Bagian 5

156 13 0
                                    

Beberapa pemain sengaja bersembunyi.
Bukan, bukan karena takut. Namun sengaja untuk mengelabui.

Dalam hidup, tidak apa-apa untuk sesekali merasa lemah, sesekali merasa tak berarti. Namun satu yang harus diingat, jangan pernah sekali  pun merasa bahwa dirimu tidak pantas untuk hidup.

Teruntuk kamu, kamu adalah versi terbaik yang pernah Tuhan ciptakan. Kamu berharga dengan apa adanya kamu, kamu sempurna dengan segala kesederhanaanmu.

Kamu, layak untuk bahagia. Di hari ini, hari esok, dan seterusnya.

"Pembunuh!"

"Hahaha, pembunuh pulang aja, deh!"

"Lo nggak pantes kuliah di sini, lo pantesnya kuliah di kuburan!"

"Gue sih malu kalo jadi lo, mending gue mati aja sekalian, daripada harus hidup dengan label pembunuh."

"Ups, pembunuh kan emang nggak punya malu."

Beberapa orang lainnya menimpukki Kala dengan kertas yang digumpalkan.

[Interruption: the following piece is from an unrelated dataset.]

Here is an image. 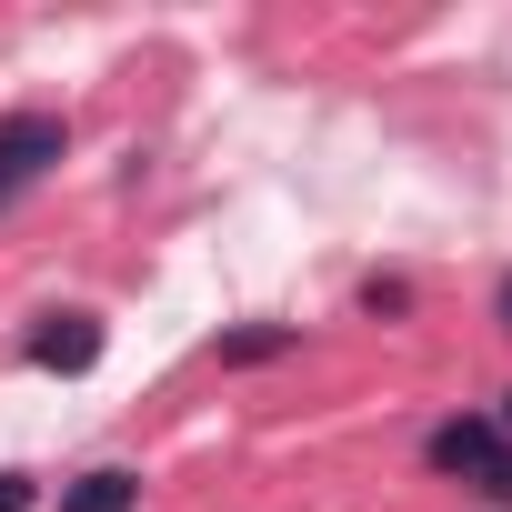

Kala hanya bisa melindungi wajahnya dengan tangan. Gadis itu tak mengerti.

Kala baru saja masuk kelas, ia tidak tahu apakah ada yang salah dengan dirinya hari ini. Tak ada yang membelanya barang satu orang pun. Kala tidak terima diperlakukan seperti ini, tapi ia pun tidak tahu harus melakukan apa.

Saat gadis itu hendak duduk, ia melirik secarik kertas yang ada di mejanya. Entahlah, hari ini hanya kursi paling pojok belakang yang tersisa, sepertinya ini sengaja dilakukan seseorang untuk membuat Kala menderita.

Hei, Kala Alesha Hamilton!
Udah cukup menderita belum hidup lo?
Masih inget chat gue seminggu yang lalu, kan?
Let's say goodbye to the world, dude.

Kala bergidik ngeri membaca sebuat surat yang tiba-tiba saja ada di mejanya. Apakah ini benar-benar orang yang sama dengan orang yang pernah mengiriminya pesan satu minggu yang lalu?

Aneh, Kala jadi curiga kalau orang inilah yang sebenarnya membunuh ibunya. Entah, tiba-tiba saja hal itu masuk ke dalam pikiran Kala.

Siapa sebenernya orang ini? Kala sedang tidak mencurigai siapa pun, ini tidak mungkin Dhika dan tidak mungkin ayahnya. Kala berpikir keras tentang siapa pelakunya sampai tak sadar kalau ternyata dosen mata kuliah pertama sudah berdiri di hadapannya.

"Apa yang sedang kamu lihat sampai tidak memperhatikan saya?" tanya dosen tua itu sinis. Beliau sudah masuk kelas sejak sepuluh menit yang lalu dan melihat Kala yang terus-terusan menatap kertas yang ada di mejanya.

Kala masih belum merespon.

"Kala Alesha!" panggil dosen itu sekali lagi.

Gadis itu terkejut bukan main, pikirannya seketika kosong, ia tak tahu harus merespon apa.

"E-em, saya lagi mikirin kayaknya saya datang tamu bulanan, deh, Mam hari ini. Soalnya nggak enak banget, makanya saya dari tadi nggak fokus," jawab gadis itu asal sembari bisik-bisik karena takut yang lain dengar.

Mam Sera memicingkan matanya, menatap Kala lamat-lamat, mencari sebuah bukti apakah perkataan mahasiswinya itu benar atau hanya beralibi.

"Saya izin ke belakang, ya, Mam."

"Ke belakang mana?"

"Toilet, Mam."

"Itu yang di tanganmu kertas apa? Dari tadi saya lihat kamu fokus ke situ."